Dowsett's Igloo spider
- Conservation status: Vulnerable (SANBI Red List)

Scientific classification
- Kingdom: Animalia
- Phylum: Arthropoda
- Subphylum: Chelicerata
- Class: Arachnida
- Order: Araneae
- Infraorder: Araneomorphae
- Family: Zodariidae
- Genus: Diores
- Species: D. dowsetti
- Binomial name: Diores dowsetti Jocqué, 1990

= Diores dowsetti =

- Authority: Jocqué, 1990
- Conservation status: VU

Species of spider

Diores dowsetti is a species of spider in the family Zodariidae. It is endemic to the Western Cape province of South Africa and is commonly known as Dowsett's Igloo spider.

== Distribution ==
Diores dowsetti has been sampled from several localities in the Western Cape, including Ruigtevlei near Sedgefield where it was originally described, as well as various locations in and around Cape Town including Table Mountain National Park and Kirstenbosch National Botanical Garden.

== Habitat ==
The species inhabits both the Fynbos and Forest biomes at altitudes ranging from 47 to 1218 metres above sea level. It has been collected from leaf litter and using pitfall traps.

== Description ==

Males of Diores dowsetti have a total length of 4.12 mm, while females are larger at 5.13 mm.

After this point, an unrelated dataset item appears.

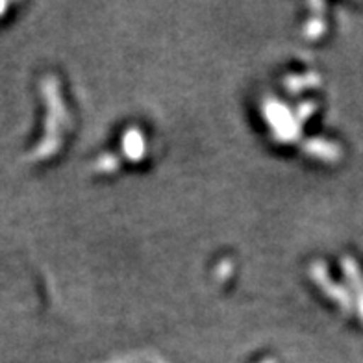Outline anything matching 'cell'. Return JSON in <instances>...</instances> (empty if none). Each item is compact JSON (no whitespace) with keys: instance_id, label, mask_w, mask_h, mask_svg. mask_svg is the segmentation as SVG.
<instances>
[{"instance_id":"cell-1","label":"cell","mask_w":363,"mask_h":363,"mask_svg":"<svg viewBox=\"0 0 363 363\" xmlns=\"http://www.w3.org/2000/svg\"><path fill=\"white\" fill-rule=\"evenodd\" d=\"M343 265H345V274H347V278L350 280V284L354 286V289H356V298H358L359 313H362V319H363V278H362V274H359L358 265H356L352 259L345 258Z\"/></svg>"}]
</instances>
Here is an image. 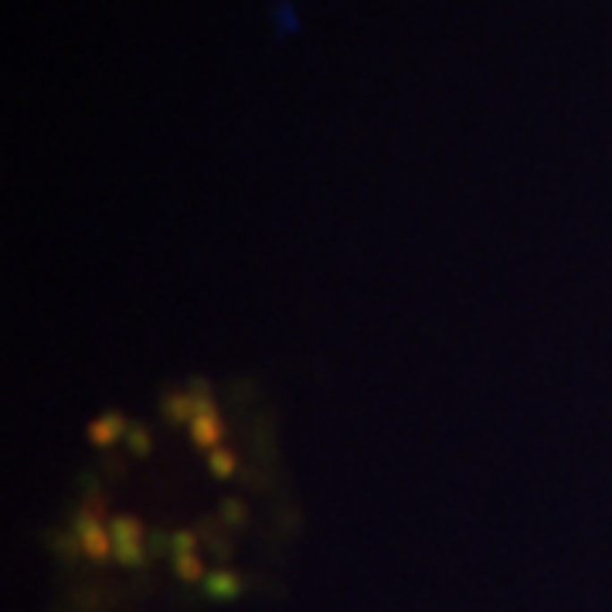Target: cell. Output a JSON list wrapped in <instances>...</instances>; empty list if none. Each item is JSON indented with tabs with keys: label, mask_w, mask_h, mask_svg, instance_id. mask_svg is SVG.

Males have an orange carapace and chelicerae, with the carapace mottled with brown mainly in the cephalic area and on striae, and two paler spots in front of the fovea. The legs are orange and the sternum is yellow. The opisthosoma is dark sepia on the dorsum and pale below. Females have similar coloration but with a yellow undertone instead of orange, and a broad central line on the sepia abdominal dorsum in front of the spinnerets.

== Ecology ==
Diores dowsetti are free-living ground-dwellers associated with fynbos and forest environments.

== Conservation ==
The species is listed as Vulnerable under criterion B due to ongoing habitat loss from coastal housing development. It is protected in Gondwana Private Game Reserve, Table Mountain National Park, and Kirstenbosch National Botanical Garden.